List the rows below as a numbered list, starting at the line containing "From the perspective" and ending at the line containing "19 centimetres", with both of those lines included and blank lines omitted.
--- --- ---
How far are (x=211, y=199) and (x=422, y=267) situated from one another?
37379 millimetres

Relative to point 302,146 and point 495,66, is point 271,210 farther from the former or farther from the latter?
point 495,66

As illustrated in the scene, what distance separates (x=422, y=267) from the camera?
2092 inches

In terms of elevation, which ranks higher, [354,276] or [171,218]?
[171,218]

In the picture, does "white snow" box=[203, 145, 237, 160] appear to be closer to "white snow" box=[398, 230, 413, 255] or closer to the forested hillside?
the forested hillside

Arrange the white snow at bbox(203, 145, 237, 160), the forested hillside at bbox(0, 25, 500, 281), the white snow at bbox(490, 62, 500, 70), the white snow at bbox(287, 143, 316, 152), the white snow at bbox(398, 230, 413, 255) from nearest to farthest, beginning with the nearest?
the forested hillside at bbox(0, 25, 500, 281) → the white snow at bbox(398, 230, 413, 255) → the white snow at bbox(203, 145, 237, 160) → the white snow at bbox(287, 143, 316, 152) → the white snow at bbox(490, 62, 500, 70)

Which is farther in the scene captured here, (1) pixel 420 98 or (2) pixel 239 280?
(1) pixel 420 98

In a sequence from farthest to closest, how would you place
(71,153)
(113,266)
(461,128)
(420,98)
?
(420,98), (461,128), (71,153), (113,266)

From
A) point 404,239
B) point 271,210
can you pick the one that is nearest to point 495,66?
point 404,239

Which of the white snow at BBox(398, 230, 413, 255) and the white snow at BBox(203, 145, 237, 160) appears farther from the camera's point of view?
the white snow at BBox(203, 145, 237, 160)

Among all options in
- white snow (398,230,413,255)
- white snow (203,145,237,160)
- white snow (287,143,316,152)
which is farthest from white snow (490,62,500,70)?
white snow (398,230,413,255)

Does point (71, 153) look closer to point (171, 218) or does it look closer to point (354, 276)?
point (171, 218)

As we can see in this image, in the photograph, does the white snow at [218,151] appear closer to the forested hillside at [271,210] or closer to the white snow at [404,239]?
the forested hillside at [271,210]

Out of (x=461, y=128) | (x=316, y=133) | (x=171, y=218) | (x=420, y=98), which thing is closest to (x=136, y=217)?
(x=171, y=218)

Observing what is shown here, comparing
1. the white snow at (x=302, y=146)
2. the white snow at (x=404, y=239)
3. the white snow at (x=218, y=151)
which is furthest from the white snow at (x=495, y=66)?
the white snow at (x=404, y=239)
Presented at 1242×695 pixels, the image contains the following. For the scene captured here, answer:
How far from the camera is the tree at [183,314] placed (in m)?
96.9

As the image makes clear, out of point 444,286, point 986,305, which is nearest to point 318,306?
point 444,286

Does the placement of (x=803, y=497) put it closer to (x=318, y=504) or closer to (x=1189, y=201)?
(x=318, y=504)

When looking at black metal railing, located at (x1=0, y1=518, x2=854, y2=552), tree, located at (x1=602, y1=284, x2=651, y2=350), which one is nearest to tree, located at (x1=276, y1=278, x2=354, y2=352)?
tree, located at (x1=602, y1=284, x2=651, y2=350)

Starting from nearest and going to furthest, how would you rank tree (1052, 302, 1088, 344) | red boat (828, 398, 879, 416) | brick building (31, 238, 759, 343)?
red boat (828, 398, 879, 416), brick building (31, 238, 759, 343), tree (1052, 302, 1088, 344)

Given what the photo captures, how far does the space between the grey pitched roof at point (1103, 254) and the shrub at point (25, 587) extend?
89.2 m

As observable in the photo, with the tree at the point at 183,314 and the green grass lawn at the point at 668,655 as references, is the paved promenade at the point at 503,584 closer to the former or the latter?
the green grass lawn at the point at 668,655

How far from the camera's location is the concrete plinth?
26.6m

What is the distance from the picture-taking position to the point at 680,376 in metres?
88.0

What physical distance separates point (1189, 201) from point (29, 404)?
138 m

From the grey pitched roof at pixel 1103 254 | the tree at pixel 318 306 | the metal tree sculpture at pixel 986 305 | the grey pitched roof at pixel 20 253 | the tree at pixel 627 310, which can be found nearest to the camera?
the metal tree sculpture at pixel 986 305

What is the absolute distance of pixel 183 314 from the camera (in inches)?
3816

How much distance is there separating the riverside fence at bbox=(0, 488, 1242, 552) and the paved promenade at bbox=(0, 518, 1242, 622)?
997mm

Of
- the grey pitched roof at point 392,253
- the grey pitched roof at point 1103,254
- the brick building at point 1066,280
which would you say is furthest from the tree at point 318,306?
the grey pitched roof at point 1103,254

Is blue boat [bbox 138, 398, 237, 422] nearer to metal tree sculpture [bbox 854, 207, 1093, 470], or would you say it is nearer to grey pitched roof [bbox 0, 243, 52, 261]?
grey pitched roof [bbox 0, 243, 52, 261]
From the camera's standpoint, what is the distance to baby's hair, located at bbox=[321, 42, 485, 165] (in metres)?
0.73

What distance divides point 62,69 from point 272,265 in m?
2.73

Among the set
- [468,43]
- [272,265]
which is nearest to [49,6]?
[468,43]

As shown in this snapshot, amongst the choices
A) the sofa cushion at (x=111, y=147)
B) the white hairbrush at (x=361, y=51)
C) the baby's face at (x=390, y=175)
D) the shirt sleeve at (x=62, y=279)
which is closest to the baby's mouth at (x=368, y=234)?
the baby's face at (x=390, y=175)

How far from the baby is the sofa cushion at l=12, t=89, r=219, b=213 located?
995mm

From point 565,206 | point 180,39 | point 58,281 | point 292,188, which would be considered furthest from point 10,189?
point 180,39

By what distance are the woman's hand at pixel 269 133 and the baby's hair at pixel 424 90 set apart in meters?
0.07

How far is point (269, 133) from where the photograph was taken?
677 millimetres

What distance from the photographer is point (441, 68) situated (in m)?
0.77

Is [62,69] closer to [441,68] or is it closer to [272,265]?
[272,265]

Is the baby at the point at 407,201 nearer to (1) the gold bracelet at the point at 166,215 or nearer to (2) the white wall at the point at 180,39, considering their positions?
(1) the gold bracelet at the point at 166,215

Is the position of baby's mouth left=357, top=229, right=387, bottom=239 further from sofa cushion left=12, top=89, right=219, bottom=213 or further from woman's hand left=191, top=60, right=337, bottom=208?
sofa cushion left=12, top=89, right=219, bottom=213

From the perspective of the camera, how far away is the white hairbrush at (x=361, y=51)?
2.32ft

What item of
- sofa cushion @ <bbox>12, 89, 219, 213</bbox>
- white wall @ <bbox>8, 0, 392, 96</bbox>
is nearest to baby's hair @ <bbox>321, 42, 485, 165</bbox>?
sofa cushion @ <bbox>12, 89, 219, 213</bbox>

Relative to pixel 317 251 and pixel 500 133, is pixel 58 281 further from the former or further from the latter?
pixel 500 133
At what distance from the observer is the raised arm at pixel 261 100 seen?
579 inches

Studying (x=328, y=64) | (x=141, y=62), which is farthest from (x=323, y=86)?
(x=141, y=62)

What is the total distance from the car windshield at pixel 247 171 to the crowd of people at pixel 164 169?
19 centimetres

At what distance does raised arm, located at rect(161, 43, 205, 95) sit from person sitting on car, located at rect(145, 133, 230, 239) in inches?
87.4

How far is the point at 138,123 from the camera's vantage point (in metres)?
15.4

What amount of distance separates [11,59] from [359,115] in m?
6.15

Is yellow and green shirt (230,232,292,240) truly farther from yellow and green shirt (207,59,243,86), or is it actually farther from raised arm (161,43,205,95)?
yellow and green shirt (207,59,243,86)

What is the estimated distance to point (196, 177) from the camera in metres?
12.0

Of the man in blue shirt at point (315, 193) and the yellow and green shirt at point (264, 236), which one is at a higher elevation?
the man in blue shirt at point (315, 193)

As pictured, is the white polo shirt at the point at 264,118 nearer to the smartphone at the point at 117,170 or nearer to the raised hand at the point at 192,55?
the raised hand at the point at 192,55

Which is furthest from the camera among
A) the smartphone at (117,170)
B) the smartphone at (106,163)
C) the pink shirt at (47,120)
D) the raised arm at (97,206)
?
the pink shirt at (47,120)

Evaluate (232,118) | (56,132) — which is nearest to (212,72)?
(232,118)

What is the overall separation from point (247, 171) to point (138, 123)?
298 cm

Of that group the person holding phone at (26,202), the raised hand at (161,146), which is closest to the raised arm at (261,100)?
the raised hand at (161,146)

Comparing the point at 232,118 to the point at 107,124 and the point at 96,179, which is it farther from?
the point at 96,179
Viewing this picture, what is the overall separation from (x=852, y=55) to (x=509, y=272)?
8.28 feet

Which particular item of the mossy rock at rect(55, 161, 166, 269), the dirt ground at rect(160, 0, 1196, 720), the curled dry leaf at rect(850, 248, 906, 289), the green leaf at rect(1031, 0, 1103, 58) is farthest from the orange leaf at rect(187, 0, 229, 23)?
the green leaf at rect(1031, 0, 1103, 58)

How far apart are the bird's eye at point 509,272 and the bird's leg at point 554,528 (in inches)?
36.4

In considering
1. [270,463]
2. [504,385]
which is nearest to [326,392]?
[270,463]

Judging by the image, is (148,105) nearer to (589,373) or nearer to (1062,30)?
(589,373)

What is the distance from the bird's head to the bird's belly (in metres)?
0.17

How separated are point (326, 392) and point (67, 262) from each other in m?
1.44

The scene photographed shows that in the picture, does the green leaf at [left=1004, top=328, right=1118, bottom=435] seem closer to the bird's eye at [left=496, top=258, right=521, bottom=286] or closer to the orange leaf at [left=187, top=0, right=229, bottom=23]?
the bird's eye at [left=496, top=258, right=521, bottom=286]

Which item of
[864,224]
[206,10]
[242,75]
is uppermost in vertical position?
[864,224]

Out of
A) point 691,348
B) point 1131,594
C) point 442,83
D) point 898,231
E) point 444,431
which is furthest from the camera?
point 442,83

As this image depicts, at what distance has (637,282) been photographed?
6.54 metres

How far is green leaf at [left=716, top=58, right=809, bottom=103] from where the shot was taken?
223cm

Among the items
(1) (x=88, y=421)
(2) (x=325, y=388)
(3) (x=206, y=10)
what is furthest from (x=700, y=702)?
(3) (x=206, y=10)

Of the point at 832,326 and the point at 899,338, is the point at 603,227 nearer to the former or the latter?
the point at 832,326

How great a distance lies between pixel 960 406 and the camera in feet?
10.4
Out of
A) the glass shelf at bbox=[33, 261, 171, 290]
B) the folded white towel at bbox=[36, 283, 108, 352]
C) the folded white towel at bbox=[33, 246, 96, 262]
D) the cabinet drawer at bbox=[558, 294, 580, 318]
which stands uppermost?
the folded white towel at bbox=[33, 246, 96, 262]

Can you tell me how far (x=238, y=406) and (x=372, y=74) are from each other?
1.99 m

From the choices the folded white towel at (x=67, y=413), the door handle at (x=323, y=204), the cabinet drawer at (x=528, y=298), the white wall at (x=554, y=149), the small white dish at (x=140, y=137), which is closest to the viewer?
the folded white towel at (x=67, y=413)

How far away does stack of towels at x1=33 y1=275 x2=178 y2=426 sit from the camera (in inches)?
--- --- ---
■ CORRECT ANSWER:
1. From the perspective of the camera, how far away is the white hairbrush at (x=361, y=51)?
2. 2.32ft
3. What item of
4. - sofa cushion @ <bbox>12, 89, 219, 213</bbox>
5. - white wall @ <bbox>8, 0, 392, 96</bbox>
6. is nearest to baby's hair @ <bbox>321, 42, 485, 165</bbox>?
7. sofa cushion @ <bbox>12, 89, 219, 213</bbox>
8. Relative to pixel 317 251 and pixel 500 133, is pixel 58 281 further from the former or further from the latter?
9. pixel 500 133
10. At what distance from the observer is the raised arm at pixel 261 100 seen?
11. 579 inches
12. Studying (x=328, y=64) | (x=141, y=62), which is farthest from (x=323, y=86)?
13. (x=141, y=62)
14. What is the total distance from the car windshield at pixel 247 171 to the crowd of people at pixel 164 169?
15. 19 centimetres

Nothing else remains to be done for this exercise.